Même type de réaction chez d'autres responsables politiques de gauche, outrés par la sortie du ministre du Travail. "Il faudrait contrôler l'activité réelle de monsieur Rebsamen François, recruté en avril dernier pour s'occuper de l'emploi" rétorque Olivier Dartigolles, le porte-parole du PCF, dans un communiqué. "Il est temps d'en finir avec la culpabilisation des chômeurs et avec le mythe d'un chômage volontaire, s'indigne de son côté le Parti de gauche. Les Français veulent un travail et un salaire digne. C'est le gouvernement, dans sa soumission aux actionnaires et à leurs injonctions, qui les en empêche."

Dans son propre parti, François Rebsamen est malmené. Le socialiste Gérard Filoche, ancien inspecteur du travail et syndicaliste CGT, estime, sur Les Echos.fr, que "ça n'a rien de républicain, ça n'a rien de social (...) et c'est scandaleux." Le chef de file du PS, le Premier secrétaire Jean-Christophe Cambadélis, se veut à peine plus clément dans un communiqué : "Les annonces faites sur d'autres sujets, en particulier sur le contrôle des chômeurs, brouillent le message présidentiel, et nous le regrettons."

Chez les syndicats

Dernièrement, ils sont apparus divisés pour commenter la politique gouvernementale. Mais la sortie de François Rebsamen a été condamnée d'une même voix par les responsables syndicaux marqués à gauche. Chez Force ouvrière, Stéphane Lardy, secrétaire de FO chargé de l'emploi, se dit "abasourdi" : "Je ne comprends pas du tout l'intervention du ministre, sauf à dire que malheureusement libéralisme économique va de pair avec autoritarisme social.

Eric Aubin, membre de la direction de la CGT chargé de l'emploi, regrette que le gouvernement reprenne des arguments "déjà entendus" sous la présidence Sarkozy et favorise, selon lui, les aides aux employeurs au risque de mettre "gravement en danger notre protection sociale".

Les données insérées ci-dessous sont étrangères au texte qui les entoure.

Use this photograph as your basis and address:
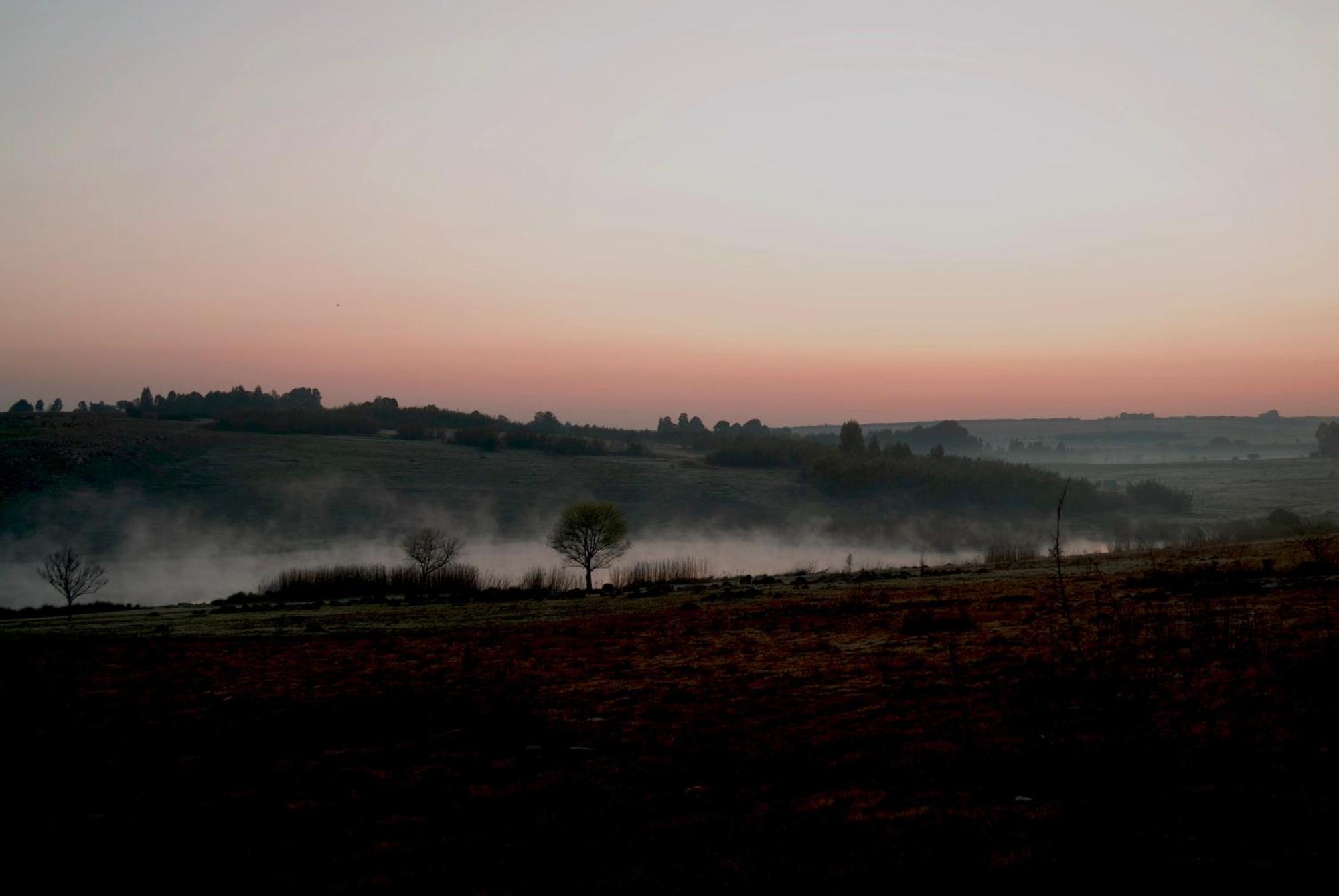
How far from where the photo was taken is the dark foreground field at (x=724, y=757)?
7984 mm

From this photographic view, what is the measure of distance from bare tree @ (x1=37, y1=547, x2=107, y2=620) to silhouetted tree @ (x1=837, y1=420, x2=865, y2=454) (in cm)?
10620

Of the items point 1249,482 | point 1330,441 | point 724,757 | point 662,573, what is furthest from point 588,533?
point 1330,441

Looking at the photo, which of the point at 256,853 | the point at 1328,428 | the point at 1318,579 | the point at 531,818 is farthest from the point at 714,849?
the point at 1328,428

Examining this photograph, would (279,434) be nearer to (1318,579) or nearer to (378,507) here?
(378,507)

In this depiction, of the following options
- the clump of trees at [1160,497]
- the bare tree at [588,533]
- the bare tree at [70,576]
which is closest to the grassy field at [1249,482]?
the clump of trees at [1160,497]

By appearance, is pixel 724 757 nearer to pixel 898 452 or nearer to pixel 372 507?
pixel 372 507

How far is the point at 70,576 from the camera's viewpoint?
61688 mm

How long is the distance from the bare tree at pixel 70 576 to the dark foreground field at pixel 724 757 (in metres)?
35.4

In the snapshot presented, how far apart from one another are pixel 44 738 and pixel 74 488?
9180 centimetres

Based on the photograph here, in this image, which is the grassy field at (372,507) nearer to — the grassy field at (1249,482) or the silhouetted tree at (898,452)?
the grassy field at (1249,482)

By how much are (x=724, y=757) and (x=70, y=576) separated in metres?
66.5

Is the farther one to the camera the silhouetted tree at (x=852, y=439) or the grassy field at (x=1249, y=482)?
the silhouetted tree at (x=852, y=439)

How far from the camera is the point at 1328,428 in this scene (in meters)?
181

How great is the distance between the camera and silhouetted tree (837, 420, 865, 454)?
146 m
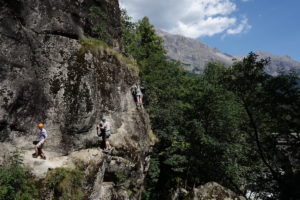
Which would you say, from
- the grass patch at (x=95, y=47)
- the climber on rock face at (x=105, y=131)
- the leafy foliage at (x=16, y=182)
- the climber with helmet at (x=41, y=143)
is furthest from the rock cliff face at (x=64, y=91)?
the leafy foliage at (x=16, y=182)

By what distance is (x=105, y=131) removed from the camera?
1597 centimetres

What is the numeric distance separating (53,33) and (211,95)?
17.7 m

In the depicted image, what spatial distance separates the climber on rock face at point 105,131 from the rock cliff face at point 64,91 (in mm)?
494

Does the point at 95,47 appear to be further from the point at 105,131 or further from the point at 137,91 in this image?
the point at 105,131

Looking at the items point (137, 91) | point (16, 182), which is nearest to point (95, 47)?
point (137, 91)

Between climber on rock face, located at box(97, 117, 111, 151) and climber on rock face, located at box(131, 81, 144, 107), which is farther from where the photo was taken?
climber on rock face, located at box(131, 81, 144, 107)

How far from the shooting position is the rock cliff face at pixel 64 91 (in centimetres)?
1341

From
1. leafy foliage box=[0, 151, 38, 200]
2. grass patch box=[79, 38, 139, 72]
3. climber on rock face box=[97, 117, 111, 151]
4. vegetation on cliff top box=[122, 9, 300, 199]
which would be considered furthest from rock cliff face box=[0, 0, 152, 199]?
vegetation on cliff top box=[122, 9, 300, 199]

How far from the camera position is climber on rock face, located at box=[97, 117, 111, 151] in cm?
1594

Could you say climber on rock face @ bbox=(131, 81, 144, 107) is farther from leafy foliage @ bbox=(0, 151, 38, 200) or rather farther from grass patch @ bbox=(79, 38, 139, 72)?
leafy foliage @ bbox=(0, 151, 38, 200)

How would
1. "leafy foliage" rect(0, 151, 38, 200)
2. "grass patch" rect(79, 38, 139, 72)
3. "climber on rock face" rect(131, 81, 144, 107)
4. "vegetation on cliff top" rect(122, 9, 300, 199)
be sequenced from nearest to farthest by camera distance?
"leafy foliage" rect(0, 151, 38, 200)
"grass patch" rect(79, 38, 139, 72)
"climber on rock face" rect(131, 81, 144, 107)
"vegetation on cliff top" rect(122, 9, 300, 199)

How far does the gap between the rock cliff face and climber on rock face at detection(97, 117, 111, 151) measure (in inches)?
19.5

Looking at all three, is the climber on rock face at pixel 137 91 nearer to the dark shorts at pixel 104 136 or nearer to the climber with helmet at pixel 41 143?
the dark shorts at pixel 104 136

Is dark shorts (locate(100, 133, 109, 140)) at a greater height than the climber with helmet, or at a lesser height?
greater
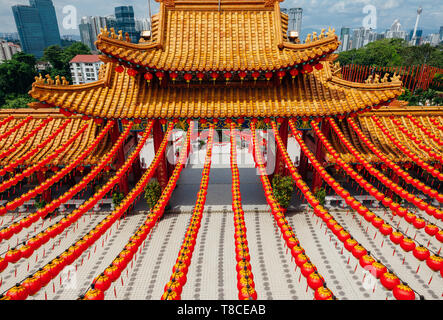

Enfin, Laurent Berger, leader de la CFDT, habituellement modéré vis-à-vis du gouvernement, est "atterré" : "Ma pensée va aux gens que je connais, jeunes et moins jeunes, qui cherchent du boulot désespérément et attendent des responsables politiques et du patronat des solutions en termes d'emploi et se voient stigmatisés."

Chez les ministres

Le Premier ministre et le président de la République ont fait de la solidarité gouvernementale une condition sine qua non chez leurs ministres fraîchement nommés. C'était donc un premier test de loyauté pour Emmanuel Macron, le nouveau ministre de l'Economie, qui n'a pas hésité à soutenir son collègue du Travail. Un exercice politique relayé par i-Télé : "Je ne vais pas commenter ce qui ne relève pas de ma compétence ministérielle, (...) mais il est normal que François Rebsamen demande qu'il y ait des pratiques de contrôle, je crois que c'est ce que veulent tous les Français."

Thierry Mandon, secrétaire d'Etat à la Réforme de l'Etat, a montré moins d'entrain à appuyer François Rebsamen, estimant que le contrôle des chômeurs "n'est pas la solution au problème du chômage". Il a toutefois concédé que "s'il y a des fraudeurs ici ou là, dans cette matière comme dans d'autres, il faut les sanctionner, mais je pense qu'il faut surtout se concentrer sur les réponses pour développer l'emploi."

Dans l'entourage de François Hollande, la gêne est perceptible, selon une journaliste qui accompagnait le président en déplacement en Seine-Saint-Denis pour la rentrée scolaire.

Alors qu'il poursuivait sa visite d'un collège flambant neuf, le chef de l'Etat a donc préféré botter en touche. Interpellé par un journaliste qui lui demandait s'il fallait contrôler davantage les chômeurs, François Hollande a répondu d'une phrase lapidaire : "Les élèves, quelquefois, oui".